諸葛邪道:“飲就飲。”說罷,將酒觴裡的酒一飲而盡。喝完,苦着臉道:“此酒怎這般烈?”

殷浩搖搖手中酒壺,笑道:“盡興吧?此酒名叫‘燒冰’,連冰也能化開,是我自家中帶來的。”

諸葛邪呲牙咧嘴道:“你且飲一觴來。”

殷浩自酌一觴,咂咂嘴,讚道:“好酒,好酒。”又要給諸葛邪斟酒。

諸葛邪忙扶住他酒壺,推辭道:“如此好酒,留與你自己喝罷。”

殷浩拉着諸葛邪手,說道:“哎,你我兄弟,何必客氣?同飲,同飲!”

他們兩人既推脫又勸酒,杜雲與謝嬋則慢慢吃菜、飲酒。杜雲望望門外院中的秋花,頗爲好奇,問道:“那些是什麼花?”

謝嬋望一眼,說道:“那些是茶花,你未見過麼?”

杜雲道:“哦,從未見過這般鮮豔的茶花。”

謝嬋道:“這花出自成國,價值不菲。”

杜雲道:“原來如此。”

謝嬋道:“若安之喜歡,我可送你一盆。”

杜雲道:“這花如此貴重,怎麼敢受?”

謝嬋道:“不打緊,聽朱頊說此花可以折其枝插入土中,又可生而爲樹。”

杜雲聽見朱頊的名字,不禁問道:“聽說朱家已向令伯父提親?”見謝嬋只低頭含羞而笑,卻不答話。杜雲雖心中難受,嘴上卻道:“阿嬋贈我茶花,我便滿飲此觴,先行謝過。”於是以酒敬謝嬋。

謝嬋解了窘境,也飲一觴酒答禮。

遠在淮北的下蔡,一個守城的晉兵正揹着女牆躲避寒風,不時搓手、跺腳,一邊暗罵:“怎還不送熱湯來?”下蔡位於淮河北岸,南有八公山,淮水在此拐了個彎,伸入趙境,其乃淮南之前哨。

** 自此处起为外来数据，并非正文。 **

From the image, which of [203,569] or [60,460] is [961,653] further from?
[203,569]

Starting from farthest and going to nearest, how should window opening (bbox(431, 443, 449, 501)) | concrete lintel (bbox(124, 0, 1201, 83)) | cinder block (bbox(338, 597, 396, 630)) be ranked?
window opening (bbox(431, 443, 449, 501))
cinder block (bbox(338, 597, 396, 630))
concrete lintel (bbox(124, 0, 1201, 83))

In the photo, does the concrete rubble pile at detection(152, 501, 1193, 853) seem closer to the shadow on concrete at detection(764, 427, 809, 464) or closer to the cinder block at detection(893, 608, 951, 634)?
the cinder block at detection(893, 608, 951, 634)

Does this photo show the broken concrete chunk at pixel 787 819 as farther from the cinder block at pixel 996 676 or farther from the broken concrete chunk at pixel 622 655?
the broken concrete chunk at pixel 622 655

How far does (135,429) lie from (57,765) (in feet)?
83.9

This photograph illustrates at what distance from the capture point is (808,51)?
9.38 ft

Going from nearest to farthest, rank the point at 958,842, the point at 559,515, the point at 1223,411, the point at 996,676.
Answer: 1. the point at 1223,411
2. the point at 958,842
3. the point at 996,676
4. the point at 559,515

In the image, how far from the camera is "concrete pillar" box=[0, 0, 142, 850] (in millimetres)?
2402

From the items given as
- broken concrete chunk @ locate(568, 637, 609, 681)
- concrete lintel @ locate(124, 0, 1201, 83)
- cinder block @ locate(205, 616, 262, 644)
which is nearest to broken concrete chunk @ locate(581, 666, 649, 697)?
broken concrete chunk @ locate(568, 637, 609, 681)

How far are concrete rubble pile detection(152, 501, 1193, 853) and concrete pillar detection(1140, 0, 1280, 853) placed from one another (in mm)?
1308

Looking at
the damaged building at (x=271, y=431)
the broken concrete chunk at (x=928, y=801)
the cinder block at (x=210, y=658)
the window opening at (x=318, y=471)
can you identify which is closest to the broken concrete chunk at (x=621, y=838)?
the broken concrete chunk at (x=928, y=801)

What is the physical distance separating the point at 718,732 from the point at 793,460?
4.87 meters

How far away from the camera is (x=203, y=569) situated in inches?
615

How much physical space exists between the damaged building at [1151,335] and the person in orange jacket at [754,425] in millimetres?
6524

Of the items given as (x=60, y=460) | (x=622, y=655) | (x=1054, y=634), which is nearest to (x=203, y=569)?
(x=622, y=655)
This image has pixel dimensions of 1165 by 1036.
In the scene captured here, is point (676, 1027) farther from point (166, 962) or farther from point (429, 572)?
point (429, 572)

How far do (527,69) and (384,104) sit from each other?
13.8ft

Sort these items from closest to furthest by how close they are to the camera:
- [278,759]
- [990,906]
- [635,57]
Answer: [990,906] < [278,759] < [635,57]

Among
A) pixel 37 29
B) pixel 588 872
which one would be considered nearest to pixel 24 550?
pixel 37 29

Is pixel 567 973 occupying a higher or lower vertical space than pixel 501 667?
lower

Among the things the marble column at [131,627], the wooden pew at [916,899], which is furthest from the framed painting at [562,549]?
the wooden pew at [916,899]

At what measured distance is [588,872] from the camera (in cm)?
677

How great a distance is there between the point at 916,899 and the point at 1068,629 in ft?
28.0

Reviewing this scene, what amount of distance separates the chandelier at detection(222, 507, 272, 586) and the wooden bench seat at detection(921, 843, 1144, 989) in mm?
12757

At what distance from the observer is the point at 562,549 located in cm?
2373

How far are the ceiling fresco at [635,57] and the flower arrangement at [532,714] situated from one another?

忽聽得風中似有馬蹄之聲,忙伸首北望,只見天地相接處塵土飛揚,晉兵張大嘴巴,忙拿起號角來吹,手都哆嗦了。“嗚嗚”之聲響起,守將召集士兵登城防守,見趙國鐵騎已兵臨城下。

趙軍騎兵東、西、北三面將下蔡城圍住,步卒戴着皮帽,身穿鐵甲,於北城之下結陣。三通鼓響,趙軍大纛南指,步卒依次攻城,一時箭如飛蝗,殺聲震天。

皇宮東堂中,皇帝召集大臣,太尉、太傅、朱信、諸葛甝、謝安、陸馥、張琦皆在。

皇帝道:“趙軍已攻下下蔡,諸卿以爲該如何應對?”下蔡在淮水北岸,南岸是壽春。

陸馥奏道:“臣以爲趙軍必攻壽春,壽春乃江南咽喉,一旦攻下,趙軍將直逼合肥。”

太傅道:“現下已入冬,趙軍取下蔡未免示形於前,教我等早作防備,是否不智?”

太尉道:“此時拿下下蔡,依我看,原因有二,其一:此值冬日,淮水水淺,不利水師作戰,趙軍攻取下蔡正合其時。其二:趙軍於壽春志在必得,也無懼我軍防備,取下蔡可敲山震虎。”

張琦道:“臣以爲趙軍攻下蔡乃聲東擊西之計,趙軍雖強,但不善舟楫,從東邊跨水來攻,實犯兵家大忌,或許意在襄陽。”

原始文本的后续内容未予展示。